The Ice Palace was lighted at night by 200 electric lights.
I didn't see a photo of the first Ice Palace. 1886 was the first year for an Ice Palace in Saint Paul. It was illuminated at night with electric lights using color globes. This was one of the first buildings in Saint Paul to have electric lighting.
bohemianjack: Now for something completely different..
Hmmm... fake news? Seemed real when I first read about it, however reading the followup says the reporter tried without success to verify, and as of this writing I am skeptical as the original author and editor cannot verify if it is accurate. Read the entire story and make up your own mind..
Last Sunday, the News Sentinel published the story of a Campbell County Santa Claus actor, Eric Schmitt-Matzen, who said a terminally ill child had died in his arms.
Immediately, the story went viral. Follow-up interviews and video recordings by local and national television outlets showed a very emotional Schmitt-Matzen retelling the story in virtually the same words he gave to the News Sentinel.
Schmitt-Matzen had not approached the News Sentinel originally with the story. The information came to the newspaper indirectly through a known source, and Schmitt-Matzen was then contacted and asked about the incident. At the time of that initial interview, he said he had promised to protect the identities of the child’s family and the nurse who summoned him to the hospital bedside. In follow-up interviews, he has continued to hold this position and stand by his account.
Since publication, the News Sentinel has done additional investigation in an attempt to independently verify Schmitt-Matzen’s account. This has proven unsuccessful.
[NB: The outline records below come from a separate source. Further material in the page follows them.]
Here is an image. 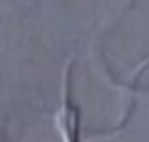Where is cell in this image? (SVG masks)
<instances>
[{"label": "cell", "instance_id": "obj_1", "mask_svg": "<svg viewBox=\"0 0 149 142\" xmlns=\"http://www.w3.org/2000/svg\"><path fill=\"white\" fill-rule=\"evenodd\" d=\"M60 142H82V112L72 97V65H67L62 80V102L55 115Z\"/></svg>", "mask_w": 149, "mask_h": 142}]
</instances>
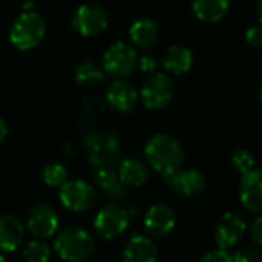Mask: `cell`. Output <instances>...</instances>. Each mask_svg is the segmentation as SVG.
I'll return each mask as SVG.
<instances>
[{
    "label": "cell",
    "mask_w": 262,
    "mask_h": 262,
    "mask_svg": "<svg viewBox=\"0 0 262 262\" xmlns=\"http://www.w3.org/2000/svg\"><path fill=\"white\" fill-rule=\"evenodd\" d=\"M145 156L151 168L161 176L168 178L184 164V148L170 135H155L145 145Z\"/></svg>",
    "instance_id": "obj_1"
},
{
    "label": "cell",
    "mask_w": 262,
    "mask_h": 262,
    "mask_svg": "<svg viewBox=\"0 0 262 262\" xmlns=\"http://www.w3.org/2000/svg\"><path fill=\"white\" fill-rule=\"evenodd\" d=\"M96 250L93 236L82 227L62 230L54 241V251L67 262H85Z\"/></svg>",
    "instance_id": "obj_2"
},
{
    "label": "cell",
    "mask_w": 262,
    "mask_h": 262,
    "mask_svg": "<svg viewBox=\"0 0 262 262\" xmlns=\"http://www.w3.org/2000/svg\"><path fill=\"white\" fill-rule=\"evenodd\" d=\"M45 33L47 25L42 16L34 11H25L14 20L10 31V40L17 50L28 51L43 40Z\"/></svg>",
    "instance_id": "obj_3"
},
{
    "label": "cell",
    "mask_w": 262,
    "mask_h": 262,
    "mask_svg": "<svg viewBox=\"0 0 262 262\" xmlns=\"http://www.w3.org/2000/svg\"><path fill=\"white\" fill-rule=\"evenodd\" d=\"M85 150L93 167H113L120 156V144L116 135L105 129H97L85 139Z\"/></svg>",
    "instance_id": "obj_4"
},
{
    "label": "cell",
    "mask_w": 262,
    "mask_h": 262,
    "mask_svg": "<svg viewBox=\"0 0 262 262\" xmlns=\"http://www.w3.org/2000/svg\"><path fill=\"white\" fill-rule=\"evenodd\" d=\"M138 68V54L125 42L113 43L103 54V70L106 74L122 79L131 76Z\"/></svg>",
    "instance_id": "obj_5"
},
{
    "label": "cell",
    "mask_w": 262,
    "mask_h": 262,
    "mask_svg": "<svg viewBox=\"0 0 262 262\" xmlns=\"http://www.w3.org/2000/svg\"><path fill=\"white\" fill-rule=\"evenodd\" d=\"M59 188L60 204L70 211L82 213L90 210L96 204L97 193L94 187L82 179L65 181Z\"/></svg>",
    "instance_id": "obj_6"
},
{
    "label": "cell",
    "mask_w": 262,
    "mask_h": 262,
    "mask_svg": "<svg viewBox=\"0 0 262 262\" xmlns=\"http://www.w3.org/2000/svg\"><path fill=\"white\" fill-rule=\"evenodd\" d=\"M129 224L128 211L116 204L105 205L94 219V230L99 236H102L106 241L117 239L125 233Z\"/></svg>",
    "instance_id": "obj_7"
},
{
    "label": "cell",
    "mask_w": 262,
    "mask_h": 262,
    "mask_svg": "<svg viewBox=\"0 0 262 262\" xmlns=\"http://www.w3.org/2000/svg\"><path fill=\"white\" fill-rule=\"evenodd\" d=\"M173 96H174V82L167 74L150 76L141 90V99L144 105L150 110L165 108L173 100Z\"/></svg>",
    "instance_id": "obj_8"
},
{
    "label": "cell",
    "mask_w": 262,
    "mask_h": 262,
    "mask_svg": "<svg viewBox=\"0 0 262 262\" xmlns=\"http://www.w3.org/2000/svg\"><path fill=\"white\" fill-rule=\"evenodd\" d=\"M73 27L83 37H94L108 27V14L97 4H85L77 8Z\"/></svg>",
    "instance_id": "obj_9"
},
{
    "label": "cell",
    "mask_w": 262,
    "mask_h": 262,
    "mask_svg": "<svg viewBox=\"0 0 262 262\" xmlns=\"http://www.w3.org/2000/svg\"><path fill=\"white\" fill-rule=\"evenodd\" d=\"M245 230H247V225L241 214L234 211L224 213L216 224L214 241L219 248L230 250L234 245H237V242L244 237Z\"/></svg>",
    "instance_id": "obj_10"
},
{
    "label": "cell",
    "mask_w": 262,
    "mask_h": 262,
    "mask_svg": "<svg viewBox=\"0 0 262 262\" xmlns=\"http://www.w3.org/2000/svg\"><path fill=\"white\" fill-rule=\"evenodd\" d=\"M27 227L33 236L37 239H48L56 234L59 228V217L54 208L47 204L34 205L27 217Z\"/></svg>",
    "instance_id": "obj_11"
},
{
    "label": "cell",
    "mask_w": 262,
    "mask_h": 262,
    "mask_svg": "<svg viewBox=\"0 0 262 262\" xmlns=\"http://www.w3.org/2000/svg\"><path fill=\"white\" fill-rule=\"evenodd\" d=\"M239 201L245 210L262 213V170L251 168L241 176Z\"/></svg>",
    "instance_id": "obj_12"
},
{
    "label": "cell",
    "mask_w": 262,
    "mask_h": 262,
    "mask_svg": "<svg viewBox=\"0 0 262 262\" xmlns=\"http://www.w3.org/2000/svg\"><path fill=\"white\" fill-rule=\"evenodd\" d=\"M176 225V213L167 204H155L145 214V231L156 239L165 237L173 231Z\"/></svg>",
    "instance_id": "obj_13"
},
{
    "label": "cell",
    "mask_w": 262,
    "mask_h": 262,
    "mask_svg": "<svg viewBox=\"0 0 262 262\" xmlns=\"http://www.w3.org/2000/svg\"><path fill=\"white\" fill-rule=\"evenodd\" d=\"M165 179L174 193L184 198H196L205 190V178L199 170L194 168H179Z\"/></svg>",
    "instance_id": "obj_14"
},
{
    "label": "cell",
    "mask_w": 262,
    "mask_h": 262,
    "mask_svg": "<svg viewBox=\"0 0 262 262\" xmlns=\"http://www.w3.org/2000/svg\"><path fill=\"white\" fill-rule=\"evenodd\" d=\"M106 102L117 113H131L138 105V91L126 80L117 79L106 90Z\"/></svg>",
    "instance_id": "obj_15"
},
{
    "label": "cell",
    "mask_w": 262,
    "mask_h": 262,
    "mask_svg": "<svg viewBox=\"0 0 262 262\" xmlns=\"http://www.w3.org/2000/svg\"><path fill=\"white\" fill-rule=\"evenodd\" d=\"M25 239V227L14 214L0 216V251H16Z\"/></svg>",
    "instance_id": "obj_16"
},
{
    "label": "cell",
    "mask_w": 262,
    "mask_h": 262,
    "mask_svg": "<svg viewBox=\"0 0 262 262\" xmlns=\"http://www.w3.org/2000/svg\"><path fill=\"white\" fill-rule=\"evenodd\" d=\"M123 262H158L156 244L148 236H133L125 245Z\"/></svg>",
    "instance_id": "obj_17"
},
{
    "label": "cell",
    "mask_w": 262,
    "mask_h": 262,
    "mask_svg": "<svg viewBox=\"0 0 262 262\" xmlns=\"http://www.w3.org/2000/svg\"><path fill=\"white\" fill-rule=\"evenodd\" d=\"M191 10L199 20L216 24L228 14L230 2L228 0H194Z\"/></svg>",
    "instance_id": "obj_18"
},
{
    "label": "cell",
    "mask_w": 262,
    "mask_h": 262,
    "mask_svg": "<svg viewBox=\"0 0 262 262\" xmlns=\"http://www.w3.org/2000/svg\"><path fill=\"white\" fill-rule=\"evenodd\" d=\"M193 60H194L193 53L188 48L181 47V45H174V47L167 50L162 63H164V68L170 74L181 76V74H185L191 70Z\"/></svg>",
    "instance_id": "obj_19"
},
{
    "label": "cell",
    "mask_w": 262,
    "mask_h": 262,
    "mask_svg": "<svg viewBox=\"0 0 262 262\" xmlns=\"http://www.w3.org/2000/svg\"><path fill=\"white\" fill-rule=\"evenodd\" d=\"M117 174H119V179L122 181V184L129 188H139L148 179L147 167L141 161L133 159V158H128L120 162Z\"/></svg>",
    "instance_id": "obj_20"
},
{
    "label": "cell",
    "mask_w": 262,
    "mask_h": 262,
    "mask_svg": "<svg viewBox=\"0 0 262 262\" xmlns=\"http://www.w3.org/2000/svg\"><path fill=\"white\" fill-rule=\"evenodd\" d=\"M158 34H159L158 25L151 19H147V17L138 19L129 28L131 42L142 50L151 48L158 40Z\"/></svg>",
    "instance_id": "obj_21"
},
{
    "label": "cell",
    "mask_w": 262,
    "mask_h": 262,
    "mask_svg": "<svg viewBox=\"0 0 262 262\" xmlns=\"http://www.w3.org/2000/svg\"><path fill=\"white\" fill-rule=\"evenodd\" d=\"M96 185L108 196L111 198H122L125 193V185L119 179L117 171L113 167H102L97 168L94 174Z\"/></svg>",
    "instance_id": "obj_22"
},
{
    "label": "cell",
    "mask_w": 262,
    "mask_h": 262,
    "mask_svg": "<svg viewBox=\"0 0 262 262\" xmlns=\"http://www.w3.org/2000/svg\"><path fill=\"white\" fill-rule=\"evenodd\" d=\"M74 77L82 88H96L105 80V70L94 62H83L77 67Z\"/></svg>",
    "instance_id": "obj_23"
},
{
    "label": "cell",
    "mask_w": 262,
    "mask_h": 262,
    "mask_svg": "<svg viewBox=\"0 0 262 262\" xmlns=\"http://www.w3.org/2000/svg\"><path fill=\"white\" fill-rule=\"evenodd\" d=\"M24 257L27 262H48L51 257V248L43 239L31 241L24 250Z\"/></svg>",
    "instance_id": "obj_24"
},
{
    "label": "cell",
    "mask_w": 262,
    "mask_h": 262,
    "mask_svg": "<svg viewBox=\"0 0 262 262\" xmlns=\"http://www.w3.org/2000/svg\"><path fill=\"white\" fill-rule=\"evenodd\" d=\"M42 176H43V181L48 187H60L68 178V171H67V167L63 164L50 162L45 165Z\"/></svg>",
    "instance_id": "obj_25"
},
{
    "label": "cell",
    "mask_w": 262,
    "mask_h": 262,
    "mask_svg": "<svg viewBox=\"0 0 262 262\" xmlns=\"http://www.w3.org/2000/svg\"><path fill=\"white\" fill-rule=\"evenodd\" d=\"M231 164L241 174L254 168V156L247 148H237L231 155Z\"/></svg>",
    "instance_id": "obj_26"
},
{
    "label": "cell",
    "mask_w": 262,
    "mask_h": 262,
    "mask_svg": "<svg viewBox=\"0 0 262 262\" xmlns=\"http://www.w3.org/2000/svg\"><path fill=\"white\" fill-rule=\"evenodd\" d=\"M233 262H262V248L259 245H245L233 254Z\"/></svg>",
    "instance_id": "obj_27"
},
{
    "label": "cell",
    "mask_w": 262,
    "mask_h": 262,
    "mask_svg": "<svg viewBox=\"0 0 262 262\" xmlns=\"http://www.w3.org/2000/svg\"><path fill=\"white\" fill-rule=\"evenodd\" d=\"M245 40L251 48L260 50L262 48V25L250 27L245 33Z\"/></svg>",
    "instance_id": "obj_28"
},
{
    "label": "cell",
    "mask_w": 262,
    "mask_h": 262,
    "mask_svg": "<svg viewBox=\"0 0 262 262\" xmlns=\"http://www.w3.org/2000/svg\"><path fill=\"white\" fill-rule=\"evenodd\" d=\"M199 262H233V254H230L227 250L217 248V250L205 253L199 259Z\"/></svg>",
    "instance_id": "obj_29"
},
{
    "label": "cell",
    "mask_w": 262,
    "mask_h": 262,
    "mask_svg": "<svg viewBox=\"0 0 262 262\" xmlns=\"http://www.w3.org/2000/svg\"><path fill=\"white\" fill-rule=\"evenodd\" d=\"M250 233H251V237L256 242V245H259L262 248V213L253 219V222L250 225Z\"/></svg>",
    "instance_id": "obj_30"
},
{
    "label": "cell",
    "mask_w": 262,
    "mask_h": 262,
    "mask_svg": "<svg viewBox=\"0 0 262 262\" xmlns=\"http://www.w3.org/2000/svg\"><path fill=\"white\" fill-rule=\"evenodd\" d=\"M139 65H141V70H142V71H145V73H153V71L158 68V59H156L155 56H151V54H145V56L141 59Z\"/></svg>",
    "instance_id": "obj_31"
},
{
    "label": "cell",
    "mask_w": 262,
    "mask_h": 262,
    "mask_svg": "<svg viewBox=\"0 0 262 262\" xmlns=\"http://www.w3.org/2000/svg\"><path fill=\"white\" fill-rule=\"evenodd\" d=\"M8 136V126H7V122L0 117V144H2Z\"/></svg>",
    "instance_id": "obj_32"
},
{
    "label": "cell",
    "mask_w": 262,
    "mask_h": 262,
    "mask_svg": "<svg viewBox=\"0 0 262 262\" xmlns=\"http://www.w3.org/2000/svg\"><path fill=\"white\" fill-rule=\"evenodd\" d=\"M256 16L259 24L262 25V0H257V5H256Z\"/></svg>",
    "instance_id": "obj_33"
},
{
    "label": "cell",
    "mask_w": 262,
    "mask_h": 262,
    "mask_svg": "<svg viewBox=\"0 0 262 262\" xmlns=\"http://www.w3.org/2000/svg\"><path fill=\"white\" fill-rule=\"evenodd\" d=\"M0 262H7V257L4 256V253L0 251Z\"/></svg>",
    "instance_id": "obj_34"
},
{
    "label": "cell",
    "mask_w": 262,
    "mask_h": 262,
    "mask_svg": "<svg viewBox=\"0 0 262 262\" xmlns=\"http://www.w3.org/2000/svg\"><path fill=\"white\" fill-rule=\"evenodd\" d=\"M259 99H260V102H262V85H260V88H259Z\"/></svg>",
    "instance_id": "obj_35"
}]
</instances>
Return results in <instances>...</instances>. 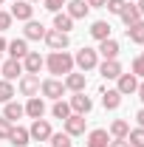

Although facts about his background have checked out, his story of bringing a gift to a dying child remains unverified. The News Sentinel cannot establish that Schmitt-Matzen’s account is inaccurate, but more importantly, ongoing reporting cannot establish that it is accurate.
Therefore, because the story does not meet the newspaper’s standards of verification, we are no longer standing by the veracity of Schmitt-Matzen’s account.